* _PROBLEM DETAILS_: Set down the full listing exactly, character for character.

─── TASK INPUT ───

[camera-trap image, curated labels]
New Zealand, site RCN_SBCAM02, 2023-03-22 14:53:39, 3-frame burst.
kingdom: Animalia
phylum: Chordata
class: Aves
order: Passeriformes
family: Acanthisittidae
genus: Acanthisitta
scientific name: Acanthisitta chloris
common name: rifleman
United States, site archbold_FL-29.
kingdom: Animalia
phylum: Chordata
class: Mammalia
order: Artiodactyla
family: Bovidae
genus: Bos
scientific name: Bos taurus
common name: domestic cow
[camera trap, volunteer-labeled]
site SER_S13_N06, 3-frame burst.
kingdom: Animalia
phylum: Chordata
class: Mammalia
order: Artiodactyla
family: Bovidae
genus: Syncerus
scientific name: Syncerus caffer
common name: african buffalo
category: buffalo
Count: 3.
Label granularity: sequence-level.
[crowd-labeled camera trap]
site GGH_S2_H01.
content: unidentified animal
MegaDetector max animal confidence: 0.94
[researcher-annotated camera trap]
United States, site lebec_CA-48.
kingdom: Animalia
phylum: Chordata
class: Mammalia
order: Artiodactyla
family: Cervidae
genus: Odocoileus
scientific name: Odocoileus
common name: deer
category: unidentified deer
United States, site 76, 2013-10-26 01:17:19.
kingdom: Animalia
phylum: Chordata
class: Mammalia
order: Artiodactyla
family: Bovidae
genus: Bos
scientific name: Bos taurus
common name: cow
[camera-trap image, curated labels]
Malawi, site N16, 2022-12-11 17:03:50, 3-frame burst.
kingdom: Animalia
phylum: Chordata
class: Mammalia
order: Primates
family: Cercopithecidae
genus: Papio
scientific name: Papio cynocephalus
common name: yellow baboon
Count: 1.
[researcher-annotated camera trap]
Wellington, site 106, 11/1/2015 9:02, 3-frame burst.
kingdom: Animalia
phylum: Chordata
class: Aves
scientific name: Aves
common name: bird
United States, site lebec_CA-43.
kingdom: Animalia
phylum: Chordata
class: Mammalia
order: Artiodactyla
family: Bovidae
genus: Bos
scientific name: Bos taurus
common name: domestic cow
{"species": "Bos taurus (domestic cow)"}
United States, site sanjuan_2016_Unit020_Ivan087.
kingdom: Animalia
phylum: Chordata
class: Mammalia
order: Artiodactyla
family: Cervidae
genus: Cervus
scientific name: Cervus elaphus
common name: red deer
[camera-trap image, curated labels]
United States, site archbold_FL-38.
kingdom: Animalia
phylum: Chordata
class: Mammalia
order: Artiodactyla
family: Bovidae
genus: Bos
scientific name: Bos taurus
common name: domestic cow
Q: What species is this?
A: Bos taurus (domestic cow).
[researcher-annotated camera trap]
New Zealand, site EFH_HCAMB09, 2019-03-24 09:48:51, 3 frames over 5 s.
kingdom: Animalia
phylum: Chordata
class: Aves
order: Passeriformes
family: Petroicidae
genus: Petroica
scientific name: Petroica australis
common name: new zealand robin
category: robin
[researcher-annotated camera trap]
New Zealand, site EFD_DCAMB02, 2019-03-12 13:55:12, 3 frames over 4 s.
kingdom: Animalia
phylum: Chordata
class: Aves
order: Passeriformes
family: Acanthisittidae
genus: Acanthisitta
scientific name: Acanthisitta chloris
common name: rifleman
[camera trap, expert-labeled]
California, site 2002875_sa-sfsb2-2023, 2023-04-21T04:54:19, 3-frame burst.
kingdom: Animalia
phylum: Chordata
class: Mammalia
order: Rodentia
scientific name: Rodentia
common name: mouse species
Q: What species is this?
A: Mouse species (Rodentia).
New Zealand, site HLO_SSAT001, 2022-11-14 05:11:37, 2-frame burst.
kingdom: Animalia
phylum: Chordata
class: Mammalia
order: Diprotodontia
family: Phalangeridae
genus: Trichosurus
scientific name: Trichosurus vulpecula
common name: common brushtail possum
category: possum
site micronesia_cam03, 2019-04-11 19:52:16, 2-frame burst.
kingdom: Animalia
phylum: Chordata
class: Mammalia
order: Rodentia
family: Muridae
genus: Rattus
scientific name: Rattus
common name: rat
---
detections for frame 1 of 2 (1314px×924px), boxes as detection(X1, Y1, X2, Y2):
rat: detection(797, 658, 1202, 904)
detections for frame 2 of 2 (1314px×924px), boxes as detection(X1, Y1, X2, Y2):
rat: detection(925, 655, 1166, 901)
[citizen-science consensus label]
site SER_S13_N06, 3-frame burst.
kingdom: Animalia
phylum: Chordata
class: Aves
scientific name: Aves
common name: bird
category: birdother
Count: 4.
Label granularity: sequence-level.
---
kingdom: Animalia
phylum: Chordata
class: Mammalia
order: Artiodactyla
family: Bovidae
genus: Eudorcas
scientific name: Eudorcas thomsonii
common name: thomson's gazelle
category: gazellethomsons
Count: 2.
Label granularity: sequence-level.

───

* _EXERCISE SOLUTION_:
[camera-trap image, curated labels]
New Zealand, site RCN_SBCAM02, 2023-03-22 14:53:39, 3-frame burst.
kingdom: Animalia
phylum: Chordata
class: Aves
order: Passeriformes
family: Acanthisittidae
genus: Acanthisitta
scientific name: Acanthisitta chloris
common name: rifleman
United States, site archbold_FL-29.
kingdom: Animalia
phylum: Chordata
class: Mammalia
order: Artiodactyla
family: Bovidae
genus: Bos
scientific name: Bos taurus
common name: domestic cow
[camera trap, volunteer-labeled]
site SER_S13_N06, 3-frame burst.
kingdom: Animalia
phylum: Chordata
class: Mammalia
order: Artiodactyla
family: Bovidae
genus: Syncerus
scientific name: Syncerus caffer
common name: african buffalo
category: buffalo
Count: 3.
Label granularity: sequence-level.
[crowd-labeled camera trap]
site GGH_S2_H01.
content: unidentified animal
MegaDetector max animal confidence: 0.94
[researcher-annotated camera trap]
United States, site lebec_CA-48.
kingdom: Animalia
phylum: Chordata
class: Mammalia
order: Artiodactyla
family: Cervidae
genus: Odocoileus
scientific name: Odocoileus
common name: deer
category: unidentified deer
United States, site 76, 2013-10-26 01:17:19.
kingdom: Animalia
phylum: Chordata
class: Mammalia
order: Artiodactyla
family: Bovidae
genus: Bos
scientific name: Bos taurus
common name: cow
[camera-trap image, curated labels]
Malawi, site N16, 2022-12-11 17:03:50, 3-frame burst.
kingdom: Animalia
phylum: Chordata
class: Mammalia
order: Primates
family: Cercopithecidae
genus: Papio
scientific name: Papio cynocephalus
common name: yellow baboon
Count: 1.
[researcher-annotated camera trap]
Wellington, site 106, 11/1/2015 9:02, 3-frame burst.
kingdom: Animalia
phylum: Chordata
class: Aves
scientific name: Aves
common name: bird
United States, site lebec_CA-43.
kingdom: Animalia
phylum: Chordata
class: Mammalia
order: Artiodactyla
family: Bovidae
genus: Bos
scientific name: Bos taurus
common name: domestic cow
{"species": "Bos taurus (domestic cow)"}
United States, site sanjuan_2016_Unit020_Ivan087.
kingdom: Animalia
phylum: Chordata
class: Mammalia
order: Artiodactyla
family: Cervidae
genus: Cervus
scientific name: Cervus elaphus
common name: red deer
[camera-trap image, curated labels]
United States, site archbold_FL-38.
kingdom: Animalia
phylum: Chordata
class: Mammalia
order: Artiodactyla
family: Bovidae
genus: Bos
scientific name: Bos taurus
common name: domestic cow
Q: What species is this?
A: Bos taurus (domestic cow).
[researcher-annotated camera trap]
New Zealand, site EFH_HCAMB09, 2019-03-24 09:48:51, 3 frames over 5 s.
kingdom: Animalia
phylum: Chordata
class: Aves
order: Passeriformes
family: Petroicidae
genus: Petroica
scientific name: Petroica australis
common name: new zealand robin
category: robin
[researcher-annotated camera trap]
New Zealand, site EFD_DCAMB02, 2019-03-12 13:55:12, 3 frames over 4 s.
kingdom: Animalia
phylum: Chordata
class: Aves
order: Passeriformes
family: Acanthisittidae
genus: Acanthisitta
scientific name: Acanthisitta chloris
common name: rifleman
[camera trap, expert-labeled]
California, site 2002875_sa-sfsb2-2023, 2023-04-21T04:54:19, 3-frame burst.
kingdom: Animalia
phylum: Chordata
class: Mammalia
order: Rodentia
scientific name: Rodentia
common name: mouse species
Q: What species is this?
A: Mouse species (Rodentia).
New Zealand, site HLO_SSAT001, 2022-11-14 05:11:37, 2-frame burst.
kingdom: Animalia
phylum: Chordata
class: Mammalia
order: Diprotodontia
family: Phalangeridae
genus: Trichosurus
scientific name: Trichosurus vulpecula
common name: common brushtail possum
category: possum
site micronesia_cam03, 2019-04-11 19:52:16, 2-frame burst.
kingdom: Animalia
phylum: Chordata
class: Mammalia
order: Rodentia
family: Muridae
genus: Rattus
scientific name: Rattus
common name: rat
---
detections for frame 1 of 2 (1314px×924px), boxes as detection(X1, Y1, X2, Y2):
rat: detection(797, 658, 1202, 904)
detections for frame 2 of 2 (1314px×924px), boxes as detection(X1, Y1, X2, Y2):
rat: detection(925, 655, 1166, 901)
[citizen-science consensus label]
site SER_S13_N06, 3-frame burst.
kingdom: Animalia
phylum: Chordata
class: Aves
scientific name: Aves
common name: bird
category: birdother
Count: 4.
Label granularity: sequence-level.
---
kingdom: Animalia
phylum: Chordata
class: Mammalia
order: Artiodactyla
family: Bovidae
genus: Eudorcas
scientific name: Eudorcas thomsonii
common name: thomson's gazelle
category: gazellethomsons
Count: 2.
Label granularity: sequence-level.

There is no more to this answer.